Moderate-cost Option:

This approach keeps a minimum infrastructure in sync in the recovery region, i.e. the database and configuration servers. This arrangement reduces the DB backup restoration time, significantly lowering the RTO.

Diagram of a moderate-cost disaster recovery option with database and configuration servers in sync in the recovery region.

High-cost option:

This is a resource-heavy approach that involves installing load balancers in the production environment across multiple regions. Though it's an expensive arrangement, with proper implementation and planning the application is successfully recovered with little downtime for a single region disaster.

Diagram of a high-cost disaster recovery option with load balancers across multiple regions in the production environment.

Zero-cost Option: The Steps

The zero-cost option does not require the advance launch of additional resources in the recovery region; the only cost incurred is for practicing the DR drills.

Step 1: Configure Backups

At this stage, reducing data loss is the top priority. The first step is configuring the cross-region backups in the recovery region. With a proper backup configuration, you can reduce RPO. It's essential to configure the cross-region backups of:

S3 buckets
Database backups
DNS zone file backups
Configuration (chef/puppet) server configuration
CICD (Jenkins/GoCD/ArgoCD) server configuration
Application configurations
Ansible playbooks
Bash scripts for deployments and cronjobs
Any other application dependencies required for restoring the application

Step 2: Write Infrastructure-as-a-Code (IaaC) Templates - Process Automation

Using IaaC to launch the AWS infrastructure and configure the application will reduce the RTO significantly, and automating the process will lessen the likelihood of human errors. Many automation tools are widely available.

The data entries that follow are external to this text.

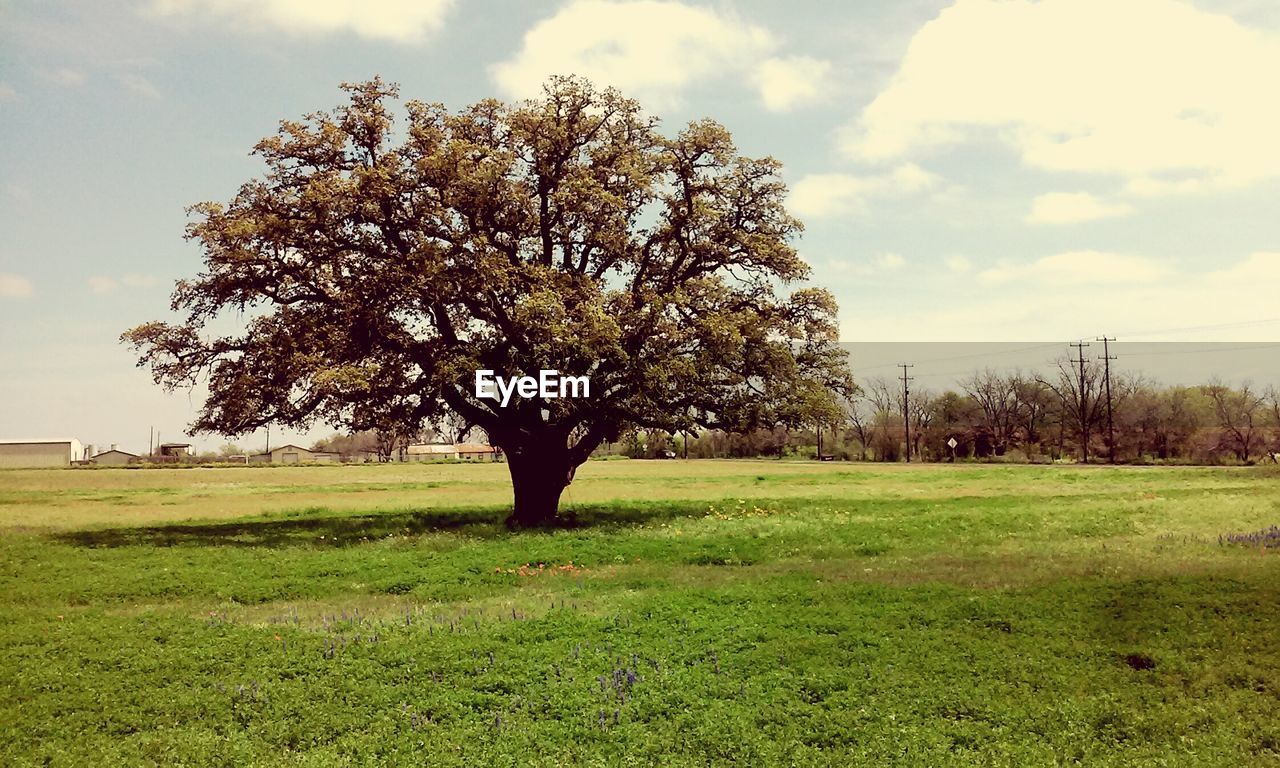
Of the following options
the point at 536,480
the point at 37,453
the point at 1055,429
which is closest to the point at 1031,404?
the point at 1055,429

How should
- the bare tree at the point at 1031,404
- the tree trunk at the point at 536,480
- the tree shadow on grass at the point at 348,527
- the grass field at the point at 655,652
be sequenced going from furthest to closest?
the bare tree at the point at 1031,404
the tree trunk at the point at 536,480
the tree shadow on grass at the point at 348,527
the grass field at the point at 655,652

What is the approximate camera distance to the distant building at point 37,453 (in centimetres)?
14238

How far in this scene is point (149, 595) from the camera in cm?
2088

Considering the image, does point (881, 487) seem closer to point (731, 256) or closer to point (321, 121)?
point (731, 256)

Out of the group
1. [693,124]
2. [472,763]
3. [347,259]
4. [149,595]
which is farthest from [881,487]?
[472,763]

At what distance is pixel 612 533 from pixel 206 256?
62.2 feet

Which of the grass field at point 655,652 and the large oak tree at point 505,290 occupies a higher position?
the large oak tree at point 505,290

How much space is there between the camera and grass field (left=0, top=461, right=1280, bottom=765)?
10.7 m

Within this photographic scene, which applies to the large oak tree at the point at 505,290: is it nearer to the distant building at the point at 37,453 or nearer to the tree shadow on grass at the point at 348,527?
the tree shadow on grass at the point at 348,527

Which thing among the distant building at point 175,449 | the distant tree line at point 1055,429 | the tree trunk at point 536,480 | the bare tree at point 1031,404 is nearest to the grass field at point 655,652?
the tree trunk at point 536,480

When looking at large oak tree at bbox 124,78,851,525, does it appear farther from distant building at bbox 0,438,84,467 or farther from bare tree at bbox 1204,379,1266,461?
distant building at bbox 0,438,84,467

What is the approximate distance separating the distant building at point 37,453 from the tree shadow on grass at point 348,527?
130613 millimetres

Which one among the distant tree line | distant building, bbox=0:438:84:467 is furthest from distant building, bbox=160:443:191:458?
the distant tree line

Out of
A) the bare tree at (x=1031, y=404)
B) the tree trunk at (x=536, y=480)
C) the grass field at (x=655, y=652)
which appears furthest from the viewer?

Terraform code to launch application infrastructure in AWS
Ansible playbooks to configure Application AMI, Chef server, CICD servers, MongoDB Replica Sets Clusters, and other standalone servers
Scripts to bootstrap the EKS cluster

Step 3: Prepare for a DR Drill

The preparation for a DR drill should be done in advance through a specified process. The following is a sample method to get ready for a DR drill:

Select an environment similar to the production
Prepare a plan to launch complete production infrastructure in the recovery region
Identify all the application dependencies in the recovery region
Configure the cross-region backup of all the databases & configurations
Get ready with automation scripts with the help of Terraform, Ansible, and Shell-Scripts
Identify the team members for DR Drill and make their responsibilities known
Test your automation scripts and backup restoration in the recovery region
Note the time taken for each task to get a rough estimate of the drill time

Step 4: Execute the DR Drill

The objective of the DR drill is to test the automation scripts and obtain the exact RTO. Once the plan is set, decide a date and time to execute your DR drill. Regular practice is advisable to perfect your restoration capabilities.

Benefits of DR Drills

Practicing DR Drill boosts confidence that the production environment can be restored within a decided timeline.
Drills help identify gaps and provide exact RTO and RPO timelines.
They provide your customers with research-backed evidence of your disaster readiness.

Conclusion

Though AWS regions are very reliable, preparing for a disaster is a business-critical SaaS Application requirement. Multi-region or Multi-cloud deployments are complex, expensive architectures, and deciding the appropriate DR option depends on your budget and uptime SLA to recover during such disasters.